▶ **Task**: List each line in the data below that contains the word "this".

Items for visual spatial reasoning:
────────────────

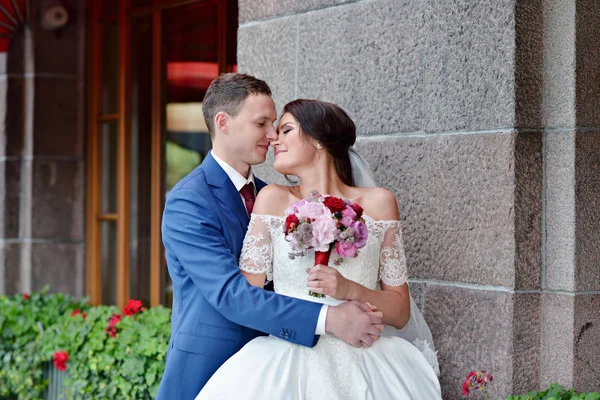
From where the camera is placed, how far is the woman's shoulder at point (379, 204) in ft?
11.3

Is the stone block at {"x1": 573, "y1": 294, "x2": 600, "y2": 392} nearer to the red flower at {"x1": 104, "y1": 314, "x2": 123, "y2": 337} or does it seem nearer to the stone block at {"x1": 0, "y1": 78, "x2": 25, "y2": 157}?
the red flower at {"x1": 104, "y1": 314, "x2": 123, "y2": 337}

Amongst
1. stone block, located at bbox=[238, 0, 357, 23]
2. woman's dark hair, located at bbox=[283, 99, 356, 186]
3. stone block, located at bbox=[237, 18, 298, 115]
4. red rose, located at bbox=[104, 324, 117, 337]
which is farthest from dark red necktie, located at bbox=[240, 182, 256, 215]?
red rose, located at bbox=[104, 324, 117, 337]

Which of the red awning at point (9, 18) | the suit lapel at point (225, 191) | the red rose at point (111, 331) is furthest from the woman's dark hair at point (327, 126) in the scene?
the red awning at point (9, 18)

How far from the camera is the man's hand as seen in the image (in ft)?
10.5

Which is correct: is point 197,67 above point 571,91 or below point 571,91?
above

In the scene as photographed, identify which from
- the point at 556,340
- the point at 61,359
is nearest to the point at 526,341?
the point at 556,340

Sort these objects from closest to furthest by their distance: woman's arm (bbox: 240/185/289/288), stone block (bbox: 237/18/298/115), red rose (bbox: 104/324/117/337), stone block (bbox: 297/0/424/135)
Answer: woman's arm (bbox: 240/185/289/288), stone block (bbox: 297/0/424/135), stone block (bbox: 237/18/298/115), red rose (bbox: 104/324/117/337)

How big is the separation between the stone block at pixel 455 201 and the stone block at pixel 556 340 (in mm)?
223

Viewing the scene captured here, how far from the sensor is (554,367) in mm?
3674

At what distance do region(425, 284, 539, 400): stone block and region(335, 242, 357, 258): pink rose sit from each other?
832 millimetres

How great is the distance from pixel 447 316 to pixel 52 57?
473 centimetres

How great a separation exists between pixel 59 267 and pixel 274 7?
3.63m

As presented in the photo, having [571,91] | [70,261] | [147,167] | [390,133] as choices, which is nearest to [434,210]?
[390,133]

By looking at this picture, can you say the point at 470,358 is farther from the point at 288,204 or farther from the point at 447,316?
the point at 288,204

────────────────

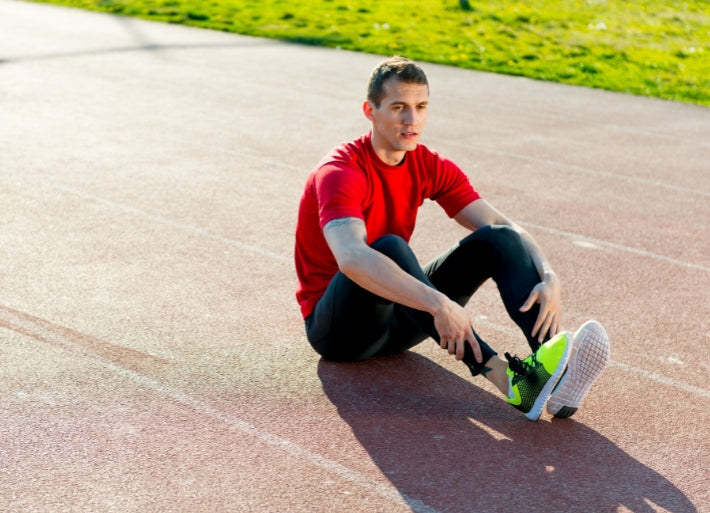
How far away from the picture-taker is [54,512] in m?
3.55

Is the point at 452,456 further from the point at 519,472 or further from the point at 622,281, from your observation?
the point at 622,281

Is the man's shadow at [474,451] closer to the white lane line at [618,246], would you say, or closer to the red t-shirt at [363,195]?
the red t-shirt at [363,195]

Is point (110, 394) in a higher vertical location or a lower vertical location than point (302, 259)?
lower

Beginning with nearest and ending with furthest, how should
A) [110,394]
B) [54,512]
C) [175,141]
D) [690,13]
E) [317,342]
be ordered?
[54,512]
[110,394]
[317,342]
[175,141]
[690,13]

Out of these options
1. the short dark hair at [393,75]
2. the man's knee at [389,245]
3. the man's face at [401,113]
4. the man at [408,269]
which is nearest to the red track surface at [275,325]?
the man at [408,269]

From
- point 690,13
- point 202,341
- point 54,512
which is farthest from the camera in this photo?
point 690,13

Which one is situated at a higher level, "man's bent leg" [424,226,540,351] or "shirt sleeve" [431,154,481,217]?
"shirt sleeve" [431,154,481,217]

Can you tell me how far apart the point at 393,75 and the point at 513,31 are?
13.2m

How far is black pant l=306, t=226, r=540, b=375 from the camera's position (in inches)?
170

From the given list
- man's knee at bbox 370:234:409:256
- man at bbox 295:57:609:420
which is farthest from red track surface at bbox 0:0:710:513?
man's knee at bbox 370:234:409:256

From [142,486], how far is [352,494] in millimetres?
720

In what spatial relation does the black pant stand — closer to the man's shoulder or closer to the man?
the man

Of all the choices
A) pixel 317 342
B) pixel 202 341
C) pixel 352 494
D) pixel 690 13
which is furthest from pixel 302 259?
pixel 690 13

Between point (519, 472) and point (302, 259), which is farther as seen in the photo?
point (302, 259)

────────────────

▶ **Finished exercise**:
By looking at this picture, can you say the point at 470,358 is farther from the point at 288,204 or farther from the point at 447,316?
which is farthest from the camera in this photo?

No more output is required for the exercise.